_Problem requirements_
What lines of the data hold the string "frames"? Copy them all.

_Saved data entries_
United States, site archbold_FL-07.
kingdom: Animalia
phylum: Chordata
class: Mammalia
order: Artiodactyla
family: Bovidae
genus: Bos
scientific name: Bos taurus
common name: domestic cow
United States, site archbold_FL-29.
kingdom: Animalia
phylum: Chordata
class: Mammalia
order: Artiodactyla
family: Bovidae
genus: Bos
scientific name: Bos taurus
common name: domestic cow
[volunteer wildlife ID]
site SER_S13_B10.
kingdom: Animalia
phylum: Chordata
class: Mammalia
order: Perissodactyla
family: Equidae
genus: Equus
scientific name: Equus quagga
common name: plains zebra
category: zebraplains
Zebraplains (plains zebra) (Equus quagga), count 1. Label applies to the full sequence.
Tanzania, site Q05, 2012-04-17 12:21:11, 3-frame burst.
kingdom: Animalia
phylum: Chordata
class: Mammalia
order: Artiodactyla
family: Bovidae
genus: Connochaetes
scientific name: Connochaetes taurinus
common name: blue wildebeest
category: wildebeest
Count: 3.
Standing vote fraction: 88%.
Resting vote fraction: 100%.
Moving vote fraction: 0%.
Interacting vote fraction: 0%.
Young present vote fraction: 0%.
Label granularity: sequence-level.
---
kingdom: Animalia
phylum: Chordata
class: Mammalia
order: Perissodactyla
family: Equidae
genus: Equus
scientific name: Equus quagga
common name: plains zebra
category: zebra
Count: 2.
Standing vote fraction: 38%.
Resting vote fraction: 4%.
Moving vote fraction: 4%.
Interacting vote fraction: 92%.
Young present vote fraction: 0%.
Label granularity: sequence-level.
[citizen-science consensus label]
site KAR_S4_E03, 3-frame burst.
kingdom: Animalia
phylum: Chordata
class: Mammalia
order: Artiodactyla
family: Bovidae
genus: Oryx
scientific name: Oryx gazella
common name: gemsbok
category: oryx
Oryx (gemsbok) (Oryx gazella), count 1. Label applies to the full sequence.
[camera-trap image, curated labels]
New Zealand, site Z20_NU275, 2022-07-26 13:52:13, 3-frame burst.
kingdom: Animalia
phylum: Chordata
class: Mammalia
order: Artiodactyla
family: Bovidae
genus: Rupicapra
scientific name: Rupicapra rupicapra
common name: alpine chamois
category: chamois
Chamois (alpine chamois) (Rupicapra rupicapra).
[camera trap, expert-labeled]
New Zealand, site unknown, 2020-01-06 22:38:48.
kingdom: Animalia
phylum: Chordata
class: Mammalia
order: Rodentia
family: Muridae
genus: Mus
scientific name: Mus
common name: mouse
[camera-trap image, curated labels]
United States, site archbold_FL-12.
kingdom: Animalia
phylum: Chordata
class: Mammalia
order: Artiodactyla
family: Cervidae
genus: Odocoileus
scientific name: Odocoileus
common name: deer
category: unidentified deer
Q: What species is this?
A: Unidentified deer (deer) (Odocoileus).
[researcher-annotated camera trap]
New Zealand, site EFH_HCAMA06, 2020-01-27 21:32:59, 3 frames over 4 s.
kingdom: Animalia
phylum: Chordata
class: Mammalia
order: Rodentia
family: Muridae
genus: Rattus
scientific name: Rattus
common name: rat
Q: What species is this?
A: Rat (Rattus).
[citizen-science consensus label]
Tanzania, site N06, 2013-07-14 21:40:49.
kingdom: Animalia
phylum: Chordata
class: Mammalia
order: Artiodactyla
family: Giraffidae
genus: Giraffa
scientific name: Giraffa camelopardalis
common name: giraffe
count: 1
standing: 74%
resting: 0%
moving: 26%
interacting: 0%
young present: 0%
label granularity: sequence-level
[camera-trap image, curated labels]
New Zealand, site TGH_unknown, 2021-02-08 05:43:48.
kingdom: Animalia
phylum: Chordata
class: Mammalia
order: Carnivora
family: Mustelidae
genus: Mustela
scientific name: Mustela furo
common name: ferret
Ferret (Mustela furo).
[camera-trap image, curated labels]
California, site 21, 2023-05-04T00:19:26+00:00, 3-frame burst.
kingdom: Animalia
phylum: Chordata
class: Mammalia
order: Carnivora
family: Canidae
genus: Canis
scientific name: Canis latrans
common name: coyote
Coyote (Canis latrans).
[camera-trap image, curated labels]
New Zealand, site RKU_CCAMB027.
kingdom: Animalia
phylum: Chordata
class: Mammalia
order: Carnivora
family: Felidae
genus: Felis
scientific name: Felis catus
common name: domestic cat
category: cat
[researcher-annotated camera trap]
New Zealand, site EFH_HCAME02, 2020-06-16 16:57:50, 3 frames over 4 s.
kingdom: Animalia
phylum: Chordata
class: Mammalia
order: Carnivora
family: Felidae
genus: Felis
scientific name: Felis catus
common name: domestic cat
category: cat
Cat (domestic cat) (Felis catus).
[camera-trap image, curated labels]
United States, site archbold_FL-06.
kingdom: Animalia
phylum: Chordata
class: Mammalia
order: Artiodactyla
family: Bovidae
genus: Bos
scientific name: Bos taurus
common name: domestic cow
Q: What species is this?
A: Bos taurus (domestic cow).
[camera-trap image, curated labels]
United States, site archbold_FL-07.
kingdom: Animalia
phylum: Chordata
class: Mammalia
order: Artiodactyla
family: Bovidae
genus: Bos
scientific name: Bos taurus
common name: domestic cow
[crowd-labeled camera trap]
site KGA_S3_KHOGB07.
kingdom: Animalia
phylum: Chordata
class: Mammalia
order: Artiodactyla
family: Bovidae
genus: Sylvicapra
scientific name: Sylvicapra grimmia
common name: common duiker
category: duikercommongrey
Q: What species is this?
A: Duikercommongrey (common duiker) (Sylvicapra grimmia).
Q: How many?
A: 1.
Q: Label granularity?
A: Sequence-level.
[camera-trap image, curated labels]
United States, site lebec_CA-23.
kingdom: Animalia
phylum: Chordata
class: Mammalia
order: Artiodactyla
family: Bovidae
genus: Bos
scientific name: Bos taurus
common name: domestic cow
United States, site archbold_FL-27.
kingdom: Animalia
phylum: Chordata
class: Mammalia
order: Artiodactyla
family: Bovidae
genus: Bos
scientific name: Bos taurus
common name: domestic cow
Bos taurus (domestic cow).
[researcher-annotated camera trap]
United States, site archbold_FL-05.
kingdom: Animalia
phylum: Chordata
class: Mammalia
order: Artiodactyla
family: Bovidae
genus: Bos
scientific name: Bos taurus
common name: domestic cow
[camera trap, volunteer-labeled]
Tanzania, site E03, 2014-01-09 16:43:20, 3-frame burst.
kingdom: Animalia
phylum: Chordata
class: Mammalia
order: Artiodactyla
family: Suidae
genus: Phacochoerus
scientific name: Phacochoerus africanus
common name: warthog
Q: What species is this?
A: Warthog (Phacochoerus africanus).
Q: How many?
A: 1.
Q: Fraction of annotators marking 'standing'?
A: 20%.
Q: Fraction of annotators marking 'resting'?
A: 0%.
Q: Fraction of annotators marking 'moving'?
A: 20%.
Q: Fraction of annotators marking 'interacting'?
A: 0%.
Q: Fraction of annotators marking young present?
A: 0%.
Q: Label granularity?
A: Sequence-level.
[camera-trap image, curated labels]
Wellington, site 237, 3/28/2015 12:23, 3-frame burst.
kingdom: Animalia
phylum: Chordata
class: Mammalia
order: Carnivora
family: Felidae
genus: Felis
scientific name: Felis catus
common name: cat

_Completed task_
New Zealand, site EFH_HCAMA06, 2020-01-27 21:32:59, 3 frames over 4 s.
New Zealand, site EFH_HCAME02, 2020-06-16 16:57:50, 3 frames over 4 s.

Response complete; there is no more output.